With 30 years of teaching experience she can sniff out my practice regimen with great accuracy.
“You practice something for a while and then you stop.”
“You’re probably practicing the night before or the morning of.”
The sad part is that most of my minimal motivation comes from knowing that I have to face her every week. I can’t go in without at least some improvement.
She says 30 minutes a day is decent practice time. Two 30 minute sessions is even better. In theory I should be able to do this. I want to so I’m going to try.
When it comes to getting stuff done the host of the podcast said he just does it like it’s not an option. He doesn’t give himself a choice.
“It’s like brushing my teeth. I don’t just decide one day that I don’t want to brush my teeth.”
For most people brushing their teeth isn’t much of an option in the morning but a ton of people don’t do it at night. The consequence if you don’t brush your teeth in the morning is that people will smell your bad breath and from then on label you as the bad breath monster. During sleep hours though the bad breath monster doesn’t breathe fire in anyone’s face. Sure, there might be gingivitis and cavities but that’s down the road. It’s all about the short-term consequences.
However, if brushing your teeth took 15 minutes then many more people would not do it in the morning either. Chewing gum would then be in the pockets of every person. It’s always a question of effort vs reward. In that world people would point and say, “you see that guy? He brushes his teeth….EVERY DAY.”
When we don’t want to do something we bargain with ourselves. Bargaining usually means telling ourselves we’ll do something later or making up our own science. Potatoes have vitamin C, therefore french fries are good for you. If you bargain long enough the costs rise due to inflation and then you have to pay more.

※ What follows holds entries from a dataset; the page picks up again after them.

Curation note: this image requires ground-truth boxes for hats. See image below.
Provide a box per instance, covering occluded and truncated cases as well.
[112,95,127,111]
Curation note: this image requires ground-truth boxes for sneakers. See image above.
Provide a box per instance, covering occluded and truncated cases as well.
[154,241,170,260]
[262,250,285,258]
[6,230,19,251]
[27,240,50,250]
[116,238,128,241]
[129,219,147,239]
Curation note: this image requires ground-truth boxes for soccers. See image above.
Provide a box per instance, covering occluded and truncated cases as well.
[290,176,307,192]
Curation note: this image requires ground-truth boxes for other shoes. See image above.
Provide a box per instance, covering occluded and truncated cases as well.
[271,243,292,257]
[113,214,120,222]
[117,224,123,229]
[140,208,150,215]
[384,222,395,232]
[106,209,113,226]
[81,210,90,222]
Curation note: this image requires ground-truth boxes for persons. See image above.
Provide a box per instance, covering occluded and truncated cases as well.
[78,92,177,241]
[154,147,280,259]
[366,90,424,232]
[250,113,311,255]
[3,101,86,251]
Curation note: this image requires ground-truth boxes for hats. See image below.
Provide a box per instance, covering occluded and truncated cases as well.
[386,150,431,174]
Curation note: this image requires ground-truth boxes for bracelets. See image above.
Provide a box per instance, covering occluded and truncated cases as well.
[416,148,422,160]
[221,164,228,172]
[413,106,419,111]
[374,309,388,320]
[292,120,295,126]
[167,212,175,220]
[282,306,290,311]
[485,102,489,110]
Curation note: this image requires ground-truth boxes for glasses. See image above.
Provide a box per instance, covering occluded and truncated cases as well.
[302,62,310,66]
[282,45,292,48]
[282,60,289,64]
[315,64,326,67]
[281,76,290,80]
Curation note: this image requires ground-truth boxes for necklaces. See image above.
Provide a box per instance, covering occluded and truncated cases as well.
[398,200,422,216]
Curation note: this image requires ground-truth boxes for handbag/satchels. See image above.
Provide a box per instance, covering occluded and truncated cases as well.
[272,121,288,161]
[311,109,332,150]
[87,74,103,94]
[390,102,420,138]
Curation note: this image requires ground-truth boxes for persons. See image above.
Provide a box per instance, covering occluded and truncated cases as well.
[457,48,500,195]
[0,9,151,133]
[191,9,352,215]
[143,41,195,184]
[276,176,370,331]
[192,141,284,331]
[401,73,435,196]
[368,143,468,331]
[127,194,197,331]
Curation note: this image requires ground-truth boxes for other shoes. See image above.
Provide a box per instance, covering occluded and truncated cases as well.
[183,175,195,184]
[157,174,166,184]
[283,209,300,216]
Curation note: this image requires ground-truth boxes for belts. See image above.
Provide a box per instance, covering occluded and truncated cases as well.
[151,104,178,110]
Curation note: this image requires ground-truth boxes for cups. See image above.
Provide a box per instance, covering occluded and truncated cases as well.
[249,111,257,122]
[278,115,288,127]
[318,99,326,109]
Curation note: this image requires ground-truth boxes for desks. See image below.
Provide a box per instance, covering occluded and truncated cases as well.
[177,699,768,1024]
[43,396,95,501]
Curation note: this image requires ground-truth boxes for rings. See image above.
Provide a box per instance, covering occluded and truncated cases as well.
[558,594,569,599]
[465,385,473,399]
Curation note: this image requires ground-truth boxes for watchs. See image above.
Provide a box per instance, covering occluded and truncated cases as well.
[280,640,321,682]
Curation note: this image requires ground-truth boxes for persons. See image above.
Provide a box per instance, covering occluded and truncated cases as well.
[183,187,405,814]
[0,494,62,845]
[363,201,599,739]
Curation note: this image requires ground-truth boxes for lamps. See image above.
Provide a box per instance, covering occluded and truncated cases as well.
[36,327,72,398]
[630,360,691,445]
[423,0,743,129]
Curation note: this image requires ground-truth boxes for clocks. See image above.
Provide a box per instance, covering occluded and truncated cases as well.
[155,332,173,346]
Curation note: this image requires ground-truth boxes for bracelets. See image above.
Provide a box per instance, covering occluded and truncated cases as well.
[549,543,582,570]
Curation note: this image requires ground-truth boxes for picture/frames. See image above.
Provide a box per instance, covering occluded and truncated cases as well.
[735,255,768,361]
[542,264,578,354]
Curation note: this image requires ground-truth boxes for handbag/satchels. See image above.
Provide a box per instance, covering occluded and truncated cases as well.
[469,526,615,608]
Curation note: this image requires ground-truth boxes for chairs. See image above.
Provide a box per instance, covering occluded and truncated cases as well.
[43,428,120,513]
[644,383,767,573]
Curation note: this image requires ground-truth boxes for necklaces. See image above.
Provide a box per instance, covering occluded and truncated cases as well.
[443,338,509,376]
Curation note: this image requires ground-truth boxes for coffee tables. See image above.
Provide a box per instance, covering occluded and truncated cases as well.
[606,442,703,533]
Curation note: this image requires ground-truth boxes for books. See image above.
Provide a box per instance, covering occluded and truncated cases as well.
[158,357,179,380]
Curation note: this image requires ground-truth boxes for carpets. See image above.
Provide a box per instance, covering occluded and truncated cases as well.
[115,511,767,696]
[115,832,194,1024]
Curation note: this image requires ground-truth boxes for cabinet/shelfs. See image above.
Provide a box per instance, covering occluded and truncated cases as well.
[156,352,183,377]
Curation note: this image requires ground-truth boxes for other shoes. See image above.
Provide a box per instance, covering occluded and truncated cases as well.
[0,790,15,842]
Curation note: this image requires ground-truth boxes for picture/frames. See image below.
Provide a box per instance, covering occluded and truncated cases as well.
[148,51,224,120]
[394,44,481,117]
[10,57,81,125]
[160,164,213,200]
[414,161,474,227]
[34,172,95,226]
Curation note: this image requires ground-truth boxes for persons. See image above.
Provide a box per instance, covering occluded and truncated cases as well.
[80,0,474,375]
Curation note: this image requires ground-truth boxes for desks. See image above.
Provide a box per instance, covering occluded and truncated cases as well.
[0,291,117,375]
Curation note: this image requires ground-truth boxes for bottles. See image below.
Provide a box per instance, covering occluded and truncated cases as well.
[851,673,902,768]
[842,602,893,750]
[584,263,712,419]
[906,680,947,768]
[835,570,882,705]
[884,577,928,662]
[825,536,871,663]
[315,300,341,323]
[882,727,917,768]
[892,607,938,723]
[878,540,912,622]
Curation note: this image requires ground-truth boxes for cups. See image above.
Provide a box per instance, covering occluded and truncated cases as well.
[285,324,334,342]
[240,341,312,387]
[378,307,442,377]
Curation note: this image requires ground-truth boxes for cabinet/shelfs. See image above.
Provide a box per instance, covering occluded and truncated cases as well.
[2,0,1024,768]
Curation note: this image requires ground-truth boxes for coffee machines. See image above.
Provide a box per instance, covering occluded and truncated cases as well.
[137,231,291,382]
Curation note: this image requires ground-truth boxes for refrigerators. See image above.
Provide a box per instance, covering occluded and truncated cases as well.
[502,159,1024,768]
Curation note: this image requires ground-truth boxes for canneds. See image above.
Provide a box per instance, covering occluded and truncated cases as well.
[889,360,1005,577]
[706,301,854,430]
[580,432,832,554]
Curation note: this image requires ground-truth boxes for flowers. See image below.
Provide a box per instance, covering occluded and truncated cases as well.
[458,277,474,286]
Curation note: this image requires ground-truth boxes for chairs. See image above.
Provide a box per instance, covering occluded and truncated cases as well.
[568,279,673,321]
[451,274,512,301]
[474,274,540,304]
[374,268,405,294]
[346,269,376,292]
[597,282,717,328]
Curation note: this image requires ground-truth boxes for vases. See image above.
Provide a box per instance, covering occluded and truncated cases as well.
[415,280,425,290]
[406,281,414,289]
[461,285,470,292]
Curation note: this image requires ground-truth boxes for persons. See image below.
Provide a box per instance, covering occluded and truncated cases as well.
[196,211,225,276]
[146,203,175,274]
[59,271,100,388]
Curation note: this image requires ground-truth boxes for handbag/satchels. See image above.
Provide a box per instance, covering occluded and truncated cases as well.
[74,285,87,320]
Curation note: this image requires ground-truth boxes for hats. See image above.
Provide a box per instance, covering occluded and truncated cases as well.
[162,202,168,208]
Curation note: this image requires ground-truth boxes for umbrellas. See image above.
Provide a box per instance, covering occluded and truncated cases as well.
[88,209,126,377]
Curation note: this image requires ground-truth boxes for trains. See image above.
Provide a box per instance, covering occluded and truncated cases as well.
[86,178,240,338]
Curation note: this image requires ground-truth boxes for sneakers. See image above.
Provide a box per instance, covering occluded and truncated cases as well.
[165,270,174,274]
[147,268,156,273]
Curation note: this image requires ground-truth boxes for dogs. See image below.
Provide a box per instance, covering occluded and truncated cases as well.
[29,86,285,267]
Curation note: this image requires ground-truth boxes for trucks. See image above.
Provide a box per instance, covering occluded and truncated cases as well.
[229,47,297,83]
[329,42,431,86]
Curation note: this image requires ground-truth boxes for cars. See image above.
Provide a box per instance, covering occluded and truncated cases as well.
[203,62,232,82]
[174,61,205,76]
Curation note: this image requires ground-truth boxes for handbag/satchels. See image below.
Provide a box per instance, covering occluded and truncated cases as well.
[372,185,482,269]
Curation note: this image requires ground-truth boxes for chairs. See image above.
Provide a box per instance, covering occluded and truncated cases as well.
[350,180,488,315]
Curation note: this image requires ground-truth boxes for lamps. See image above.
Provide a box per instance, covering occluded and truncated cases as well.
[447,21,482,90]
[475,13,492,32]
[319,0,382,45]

Getting started is the hardest part. Your brain just wants you to save calories to save yourself for more dire situations. Subliminally it’s congratulating you on the 1000 calories you just put in yourself. Look how fat you are. You’re beautiful. You don’t need to change a thing..muah muah. Life has always favoured those who are better than most others. Being better often takes work. During your waking hours what are you working on?
It’s almost 1 PM. I’m going to go brush my teeth now.
For most people it seems that nothing gets done unless there are consequences. I spent many years trudging my unmotivated carcass for 8 hours a day at jobs I disliked doing. Even if I didn’t care much of getting fired the idea of going through that process was enough for me to carry on. Rather than have to sit in the hot seat it seemed easier to just continue on the escalator of misery.
The human mind is always calculating equations figuring out if it’s worth it or not for you to waste calories. It doesn’t know that calories are plentiful. It’s operating from a world 100,000 years ago when you would be desperate enough to drink a squirrel’s blood.
While you brush your teeth and notice your dirty bathroom sink your brain tries to tell you that it’s not dirty enough for you to waste 5 calories on. It won’t easily withdraw 5 calories until your sink is so gross you can no longer respect yourself or until you expect company over.
To get things done you need to get in the way of your brain. You need to remind yourself that it will only take 2 minutes to clean the bathroom sink. You used to spend 9 hours a day being occupied with far more laborious work…so what’s 2 minutes of light scrubbing? Then you close by threatening to call yourself a loser. That’s what I call Art of the Deal.